In early 1974, director-choreographer Michael Bennett, a former dancer on the '60s rock & roll show Hullabaloo who was becoming a major force in the theater, rented a studio and invited two dozen chorus dancers-or ''gypsies''-to what were essentially group-therapy sessions about their lives and dreams. The resulting 40-plus hours of taped confessions were distilled in a workshop production, which in April 1975 opened Off Broadway as A Chorus Line. The musical play instantly became a singular sensation, hitting a post-Watergate public right in its zeitgeist. In July of that year it moved to the big time, Broadway's Shubert Theatre-and stayed there for a monumental, record-smashing 15 years. Long before TV talk shows began spilling people's innermost secrets, Chorus Line's confessional content was a revelation. Seventeen dancers, auditioning for eight slots in a Broadway show, are goaded by an offstage director into revealing what makes them tick. Their emotionally raw story-songs of dysfunctional families, plastic surgery, homosexuality, and, above all, their passion for-and need to-dance were revolutionary for musical theater: The show earned nine Tony awards, as well as a Pulitzer for drama. Over the years it has been seen in 22 countries and has grossed nearly $300 million worldwide. The movie rights to Chorus Line were snapped up by Universal for an amazing $5.5 million plus 20 percent of the gross. But after doing time in Hollywood, Bennett decided he wanted nothing to do with the screen version, and the project languished for almost a decade. ''They bought the single most sought- after property in the world,'' says John Breglio, Bennett's former business partner and today a top entertainment lawyer. ''But once they bought it, they didn't know how to make it.'' They never did figure it out.
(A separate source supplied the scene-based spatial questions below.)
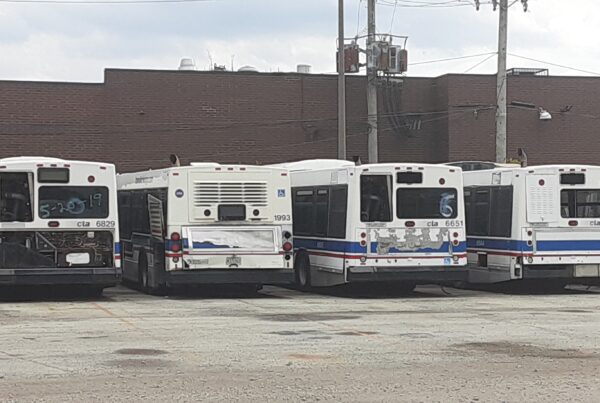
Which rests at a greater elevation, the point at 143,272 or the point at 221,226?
the point at 221,226

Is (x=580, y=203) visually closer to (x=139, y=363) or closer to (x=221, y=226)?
(x=221, y=226)

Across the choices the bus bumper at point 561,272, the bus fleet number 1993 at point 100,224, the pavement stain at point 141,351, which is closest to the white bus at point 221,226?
the bus fleet number 1993 at point 100,224

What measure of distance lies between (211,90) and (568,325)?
19300mm

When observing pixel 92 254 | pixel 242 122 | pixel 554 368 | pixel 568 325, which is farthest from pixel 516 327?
pixel 242 122

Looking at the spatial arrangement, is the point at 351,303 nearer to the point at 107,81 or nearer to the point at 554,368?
the point at 554,368

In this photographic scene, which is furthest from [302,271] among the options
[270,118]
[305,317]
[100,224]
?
[270,118]

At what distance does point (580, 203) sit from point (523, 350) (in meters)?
9.00

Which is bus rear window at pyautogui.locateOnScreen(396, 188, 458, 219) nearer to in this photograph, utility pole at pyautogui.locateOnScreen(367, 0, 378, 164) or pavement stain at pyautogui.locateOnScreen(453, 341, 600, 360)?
pavement stain at pyautogui.locateOnScreen(453, 341, 600, 360)

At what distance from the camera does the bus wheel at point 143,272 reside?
20688mm

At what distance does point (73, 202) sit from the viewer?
1836cm

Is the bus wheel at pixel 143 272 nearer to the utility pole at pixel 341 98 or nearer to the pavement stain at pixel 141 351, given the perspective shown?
the utility pole at pixel 341 98

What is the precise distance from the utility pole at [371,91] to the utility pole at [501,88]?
3.35 meters

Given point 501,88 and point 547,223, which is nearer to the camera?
point 547,223

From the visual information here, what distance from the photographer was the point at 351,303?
18.6 m
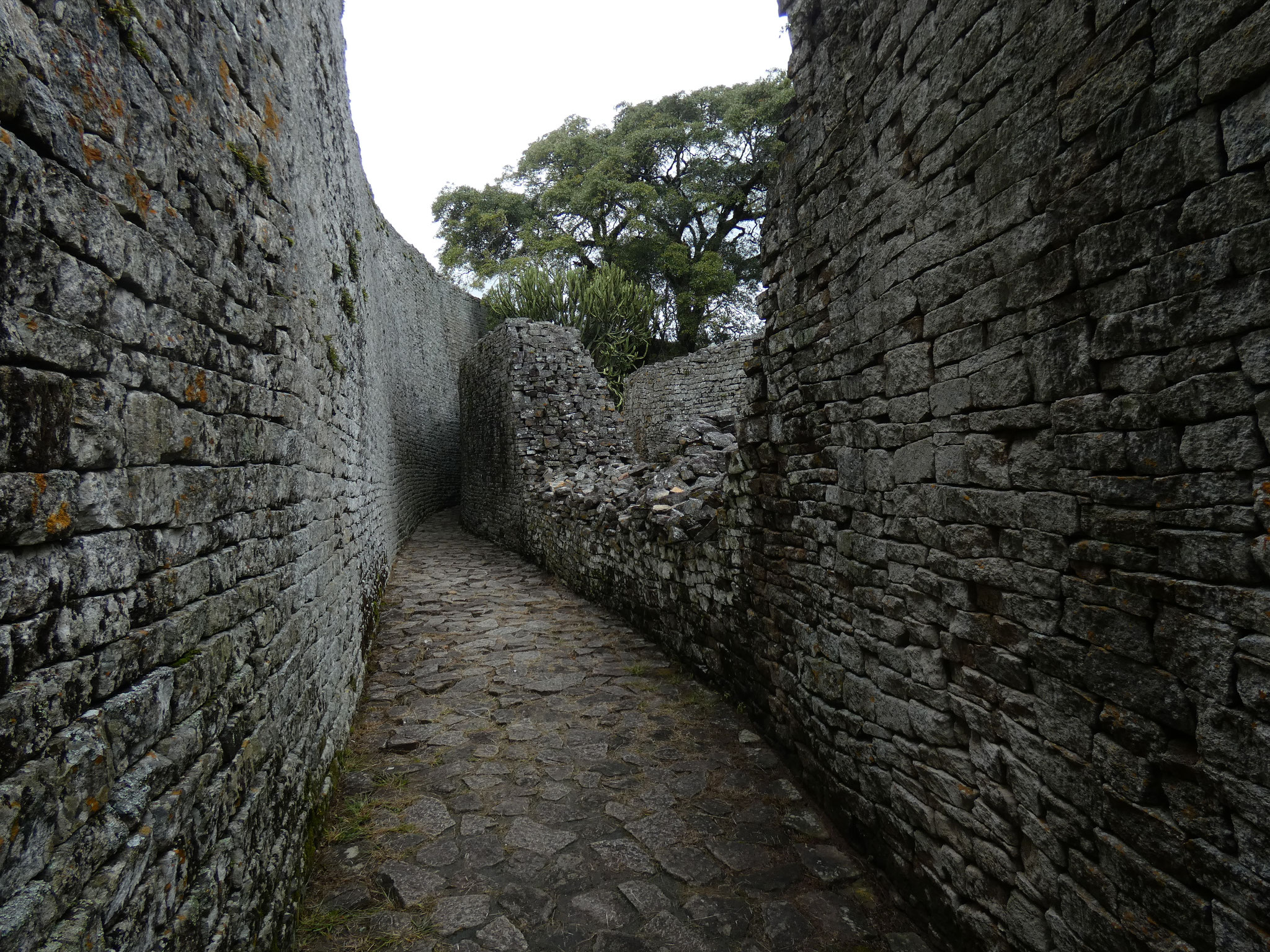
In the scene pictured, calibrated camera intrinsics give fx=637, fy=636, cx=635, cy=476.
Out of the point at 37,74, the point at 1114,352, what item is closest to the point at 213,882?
the point at 37,74

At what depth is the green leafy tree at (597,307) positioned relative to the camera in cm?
2262

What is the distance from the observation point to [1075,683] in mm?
1901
Sir Richard Attenborough's clumsy 1985 film, starring Michael Douglas, earned a mere $14 million. The final curtain call came on April 28, 1990, three years after Bennett had died of AIDS at age 44. Its 6,137 performances still make Chorus Line the Great White Way's longest-running show, and there's talk of a 25th-anniversary revival. Ironically, none of the original cast went on to become stars, which may be the ultimate case of life imitating art. As Bennett's ex-wife, Chorus Line Tony winner Donna McKechnie, said, the show ''was designed to be bigger than any one cast member. It's about dreams. Everybody has dreams. We're all in the chorus.'' *
TIME CAPSULE
April 28, 1990
NOTHING compared to Sinead O'Connor's ''Nothing Compares 2 U,'' while Teenage Mutant Ninja Turtles cracked the big screen. The Golden Girls shone on TV, and Robert Ludlum gave birth to the best-selling The Bourne Ultimatum.